[The data start]

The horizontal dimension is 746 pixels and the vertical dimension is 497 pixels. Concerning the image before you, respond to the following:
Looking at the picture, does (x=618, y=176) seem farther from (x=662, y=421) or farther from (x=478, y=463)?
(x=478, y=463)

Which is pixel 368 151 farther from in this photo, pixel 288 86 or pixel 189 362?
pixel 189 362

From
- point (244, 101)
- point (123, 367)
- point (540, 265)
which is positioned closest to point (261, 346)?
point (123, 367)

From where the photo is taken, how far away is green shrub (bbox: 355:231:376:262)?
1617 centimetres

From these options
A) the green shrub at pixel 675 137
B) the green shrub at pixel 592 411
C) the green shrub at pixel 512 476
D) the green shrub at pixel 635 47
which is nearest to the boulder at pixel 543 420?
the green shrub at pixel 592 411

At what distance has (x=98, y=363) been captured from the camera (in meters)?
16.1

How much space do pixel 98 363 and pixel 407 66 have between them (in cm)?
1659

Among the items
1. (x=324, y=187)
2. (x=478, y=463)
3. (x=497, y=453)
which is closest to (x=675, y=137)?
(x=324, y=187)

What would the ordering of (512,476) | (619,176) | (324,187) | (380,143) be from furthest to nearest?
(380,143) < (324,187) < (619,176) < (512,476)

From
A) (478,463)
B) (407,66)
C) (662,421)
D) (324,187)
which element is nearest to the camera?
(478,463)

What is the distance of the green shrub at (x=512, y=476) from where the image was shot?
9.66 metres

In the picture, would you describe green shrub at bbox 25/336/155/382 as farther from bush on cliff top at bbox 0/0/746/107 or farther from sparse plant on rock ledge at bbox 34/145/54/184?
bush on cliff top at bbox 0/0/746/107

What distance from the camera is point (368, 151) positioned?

[The data end]

» **Written problem**: Go through the records above and set each one down exactly, please.

» **Reply**:
The horizontal dimension is 746 pixels and the vertical dimension is 497 pixels. Concerning the image before you, respond to the following:
Looking at the picture, does (x=618, y=176) seem farther from (x=662, y=421) or farther from (x=478, y=463)?
(x=478, y=463)

Which is pixel 368 151 farther from in this photo, pixel 288 86 or pixel 189 362?
pixel 189 362

From
- point (244, 101)
- point (123, 367)
- point (540, 265)
which is positioned closest to point (261, 346)?
point (123, 367)

From where the photo is taken, how far away is green shrub (bbox: 355:231:376:262)?
1617 centimetres

From these options
A) the green shrub at pixel 675 137
B) the green shrub at pixel 592 411
C) the green shrub at pixel 512 476
D) the green shrub at pixel 635 47
which is nearest to the boulder at pixel 543 420?
the green shrub at pixel 592 411

At what distance has (x=98, y=363) been captured from the camera (in meters)?
16.1

How much space do pixel 98 363 and pixel 407 66 have between them (in cm)?
1659

Among the items
1. (x=324, y=187)
2. (x=478, y=463)
3. (x=497, y=453)
which is closest to (x=675, y=137)?
(x=324, y=187)

What would the ordering of (512,476) | (619,176) | (324,187) | (380,143) be from furthest to nearest?
(380,143) < (324,187) < (619,176) < (512,476)

From
A) (478,463)
B) (407,66)
C) (662,421)
D) (324,187)
which element is nearest to the camera?
(478,463)

What is the distance of the green shrub at (x=512, y=476) from where the image was shot?
9.66 metres

In the picture, would you describe green shrub at bbox 25/336/155/382 as farther from bush on cliff top at bbox 0/0/746/107 or farther from sparse plant on rock ledge at bbox 34/145/54/184?
bush on cliff top at bbox 0/0/746/107

What distance from the camera is point (368, 151) positioned?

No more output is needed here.